**課題 A**
次の記録の行を、すべて一字一句変えずに書き写してください。

**読む文章**
★ ★ ★ ★

2 これを本件についてみるに、別紙目録一4(一)記載の原告ら(別紙目録一1
記載の原告らから原告P9(乙四五の4)及び同P10(乙四五の3。なお、訴状
別紙当事者目録一ノ①153に「P11」とあるのは誤記)を除いた者)が本件変
更計画に対する異議申立てをしておらず、したがって、また、これについての決定
を受けてないことは証拠上(乙四五)明らかである。また、別紙目録一4(二)記
載の原告ら(訴状別紙当事者目録八記載の二〇名。別紙目録一2記載の原告らから
原告P12、同P13、同P14及び同P15の四名を除いた者)は、本件変更計
画に対して異議申立てをしているが、異議申立てを却下する旨の決定を受けている
のみで(乙四五の9、10)、棄却決定である本件決定の名宛人となっていない
(乙四五の1ないし8)。そして、これらの原告らについて、前記特段の事情の主
張・立証もない。ちなみに、本件取消訴訟の対象は棄却決定のみであり、却下決定
はその対象となっていない。
3 なお、原告らは、行訴法八条二項二号ないし三号に該当する事由があるから、
異議申立てについての決定を受けていない原告の訴えも適法であると主張してい
る。
 しかしながら、同条項は、同法八条一項ただし書のいわゆる裁決前置主義が採ら
れている場合に、裁決を経ないで原処分の取消訴訟を提起することができる例外を
定めたものであって、そもそも原処分に対する取消訴訟が禁じられている裁決主義
の場合に、同法八条二項二号ないし三号を適用ないし類推適用する余地は
ないものといわざるを得ない。
4 したがって、別紙目録一4記載の原告らの訴えは不適法であり、却下を免れな
い。
二 三条資格者でない原告の訴えの適法性(原告適格の有無及び異議申立前置の要
件の成否‐本案前の争点2)

★ ★ ★ ★

(一続きの記録)
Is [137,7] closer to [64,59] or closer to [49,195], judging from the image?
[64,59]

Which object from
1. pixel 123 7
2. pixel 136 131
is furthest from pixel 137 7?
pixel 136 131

★ ★ ★ ★

**課題 B**
上の判決文のうち、「2 これを本件についてみるに、別紙目録一4(一)記載の原告ら(別紙目録一1」から「はその対象となっていない。」までを、そのままもう一度書き出してください。

**答えの全文 A**
Is [137,7] closer to [64,59] or closer to [49,195], judging from the image?
[64,59]

Which object from
1. pixel 123 7
2. pixel 136 131
is furthest from pixel 137 7?
pixel 136 131

**答えの全文 B**
2 これを本件についてみるに、別紙目録一4(一)記載の原告ら(別紙目録一1
記載の原告らから原告P9(乙四五の4)及び同P10(乙四五の3。なお、訴状
別紙当事者目録一ノ①153に「P11」とあるのは誤記)を除いた者)が本件変
更計画に対する異議申立てをしておらず、したがって、また、これについての決定
を受けてないことは証拠上(乙四五)明らかである。また、別紙目録一4(二)記
載の原告ら(訴状別紙当事者目録八記載の二〇名。別紙目録一2記載の原告らから
原告P12、同P13、同P14及び同P15の四名を除いた者)は、本件変更計
画に対して異議申立てをしているが、異議申立てを却下する旨の決定を受けている
のみで(乙四五の9、10)、棄却決定である本件決定の名宛人となっていない
(乙四五の1ないし8)。そして、これらの原告らについて、前記特段の事情の主
張・立証もない。ちなみに、本件取消訴訟の対象は棄却決定のみであり、却下決定
はその対象となっていない。